Le Colloque « La légitimité de l’autorité » organisé par ANDRH Ile de France, en association avec la Direction des Ressources Humaines de l’Armée de Terre, c'est tenu le 24 mai 2019 au Cercle Militaire Saint Augustin à Paris. Quelques éléments remarquable sur ce colloque.

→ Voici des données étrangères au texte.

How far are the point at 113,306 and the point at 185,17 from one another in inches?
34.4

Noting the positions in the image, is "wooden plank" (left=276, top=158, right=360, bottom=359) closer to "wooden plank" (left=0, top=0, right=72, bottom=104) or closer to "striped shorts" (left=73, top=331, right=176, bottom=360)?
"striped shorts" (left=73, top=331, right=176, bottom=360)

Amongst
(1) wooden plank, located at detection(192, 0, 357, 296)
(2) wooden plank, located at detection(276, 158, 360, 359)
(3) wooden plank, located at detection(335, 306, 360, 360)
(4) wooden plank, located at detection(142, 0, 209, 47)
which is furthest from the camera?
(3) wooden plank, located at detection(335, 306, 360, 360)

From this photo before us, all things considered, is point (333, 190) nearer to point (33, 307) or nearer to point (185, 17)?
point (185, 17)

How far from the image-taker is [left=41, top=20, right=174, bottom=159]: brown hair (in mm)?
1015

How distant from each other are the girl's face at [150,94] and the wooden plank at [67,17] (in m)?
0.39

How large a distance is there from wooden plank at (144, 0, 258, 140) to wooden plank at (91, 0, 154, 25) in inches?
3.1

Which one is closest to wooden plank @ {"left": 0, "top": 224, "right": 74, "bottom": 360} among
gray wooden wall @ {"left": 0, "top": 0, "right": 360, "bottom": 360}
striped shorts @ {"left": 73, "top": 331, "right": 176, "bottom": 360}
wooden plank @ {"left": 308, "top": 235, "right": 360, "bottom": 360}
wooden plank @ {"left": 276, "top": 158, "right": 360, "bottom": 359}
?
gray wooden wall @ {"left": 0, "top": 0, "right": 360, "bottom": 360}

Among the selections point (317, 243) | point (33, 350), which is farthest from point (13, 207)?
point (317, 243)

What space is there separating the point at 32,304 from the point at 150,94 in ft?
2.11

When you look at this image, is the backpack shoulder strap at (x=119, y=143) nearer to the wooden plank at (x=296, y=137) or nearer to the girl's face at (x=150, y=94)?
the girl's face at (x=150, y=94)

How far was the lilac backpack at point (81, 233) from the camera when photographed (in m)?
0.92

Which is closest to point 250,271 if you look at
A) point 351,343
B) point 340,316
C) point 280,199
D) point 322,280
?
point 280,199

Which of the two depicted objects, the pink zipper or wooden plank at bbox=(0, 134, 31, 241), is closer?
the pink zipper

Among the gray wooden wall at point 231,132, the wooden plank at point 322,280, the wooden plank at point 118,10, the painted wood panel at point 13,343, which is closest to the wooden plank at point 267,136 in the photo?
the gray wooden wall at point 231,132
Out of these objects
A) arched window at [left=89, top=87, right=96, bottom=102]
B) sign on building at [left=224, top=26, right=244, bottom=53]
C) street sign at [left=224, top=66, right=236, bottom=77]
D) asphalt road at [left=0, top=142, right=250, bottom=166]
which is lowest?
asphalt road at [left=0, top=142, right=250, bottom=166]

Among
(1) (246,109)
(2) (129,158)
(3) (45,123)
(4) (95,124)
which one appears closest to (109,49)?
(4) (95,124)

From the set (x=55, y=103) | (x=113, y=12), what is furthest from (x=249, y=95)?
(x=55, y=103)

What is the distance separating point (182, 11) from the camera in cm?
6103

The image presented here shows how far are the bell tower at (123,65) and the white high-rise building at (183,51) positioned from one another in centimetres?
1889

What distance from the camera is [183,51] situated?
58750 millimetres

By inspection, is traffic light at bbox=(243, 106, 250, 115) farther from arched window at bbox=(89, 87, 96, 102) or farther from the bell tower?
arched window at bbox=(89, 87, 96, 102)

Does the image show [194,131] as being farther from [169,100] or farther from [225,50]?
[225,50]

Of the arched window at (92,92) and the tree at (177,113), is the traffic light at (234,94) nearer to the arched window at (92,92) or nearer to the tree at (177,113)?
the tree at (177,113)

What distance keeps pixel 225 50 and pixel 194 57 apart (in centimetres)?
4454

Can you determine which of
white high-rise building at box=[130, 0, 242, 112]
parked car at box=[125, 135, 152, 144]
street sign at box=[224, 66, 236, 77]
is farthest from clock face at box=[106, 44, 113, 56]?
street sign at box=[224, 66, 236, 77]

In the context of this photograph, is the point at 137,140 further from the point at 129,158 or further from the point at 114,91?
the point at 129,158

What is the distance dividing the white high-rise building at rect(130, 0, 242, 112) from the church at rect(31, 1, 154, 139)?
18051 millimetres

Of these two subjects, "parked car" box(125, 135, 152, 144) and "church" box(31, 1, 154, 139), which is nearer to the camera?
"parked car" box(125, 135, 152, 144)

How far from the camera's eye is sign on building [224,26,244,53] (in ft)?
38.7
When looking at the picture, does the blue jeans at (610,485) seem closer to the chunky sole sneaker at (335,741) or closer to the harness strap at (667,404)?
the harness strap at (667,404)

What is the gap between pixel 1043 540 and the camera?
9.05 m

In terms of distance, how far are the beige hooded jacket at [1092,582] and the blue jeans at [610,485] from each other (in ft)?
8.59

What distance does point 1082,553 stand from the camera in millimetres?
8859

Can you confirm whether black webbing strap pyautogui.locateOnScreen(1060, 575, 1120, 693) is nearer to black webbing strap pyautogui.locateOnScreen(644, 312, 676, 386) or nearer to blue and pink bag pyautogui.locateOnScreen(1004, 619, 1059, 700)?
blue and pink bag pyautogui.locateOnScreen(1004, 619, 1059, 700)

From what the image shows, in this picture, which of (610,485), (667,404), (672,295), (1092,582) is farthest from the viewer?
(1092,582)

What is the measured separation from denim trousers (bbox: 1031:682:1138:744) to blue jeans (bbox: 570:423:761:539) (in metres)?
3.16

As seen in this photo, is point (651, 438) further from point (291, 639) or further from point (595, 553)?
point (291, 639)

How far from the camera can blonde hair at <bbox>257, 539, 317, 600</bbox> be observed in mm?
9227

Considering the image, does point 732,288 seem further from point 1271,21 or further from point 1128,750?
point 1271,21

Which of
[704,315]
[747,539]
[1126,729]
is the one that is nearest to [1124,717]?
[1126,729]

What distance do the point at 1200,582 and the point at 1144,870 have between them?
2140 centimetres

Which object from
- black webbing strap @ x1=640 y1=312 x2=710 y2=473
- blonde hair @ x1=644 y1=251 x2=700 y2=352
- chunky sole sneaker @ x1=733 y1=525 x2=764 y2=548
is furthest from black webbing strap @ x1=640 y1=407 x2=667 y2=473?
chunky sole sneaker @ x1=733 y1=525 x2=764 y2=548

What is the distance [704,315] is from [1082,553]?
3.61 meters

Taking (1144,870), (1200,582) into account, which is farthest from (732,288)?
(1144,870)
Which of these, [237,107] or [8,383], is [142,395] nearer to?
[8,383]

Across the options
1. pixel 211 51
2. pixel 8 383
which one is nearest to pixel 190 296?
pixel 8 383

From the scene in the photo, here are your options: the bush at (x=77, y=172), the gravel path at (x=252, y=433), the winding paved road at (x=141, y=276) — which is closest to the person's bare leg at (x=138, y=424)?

L'objectif de l’invitation est limpide : Les nouvelles aspirations des salariés, l'irruption de l'intelligence artificielle et les bouleversements sociétaux rythment notre quotidien et chamboulent les rapports humains au sein des entreprises et des organisations. L'ancien monde sombre, le nouveau monde reste à bâtir. En particulier, la légitimité de l'autorité et le fait managérial vacillent. Ils sont profondément questionnés, remis en cause et contestés. Une chose est sûre : ils sortiront réellement transformés des changements complexes que nous vivons à tous les niveaux. Mais alors, que devient l'autorité ? D'ailleurs existe-t-elle encore ?
Un nouveau type de management est-il vraiment en train de se forger ? Sur quelles fondations et sur quels principes ? Quelles en seront les conséquences ? Quel rapports sociaux et sociétaux dessine-t-il ?
Et, à ce propos, nos sociétés ont elles déjà vécu des ruptures semblables ? Si oui, quelles leçons en tirer ?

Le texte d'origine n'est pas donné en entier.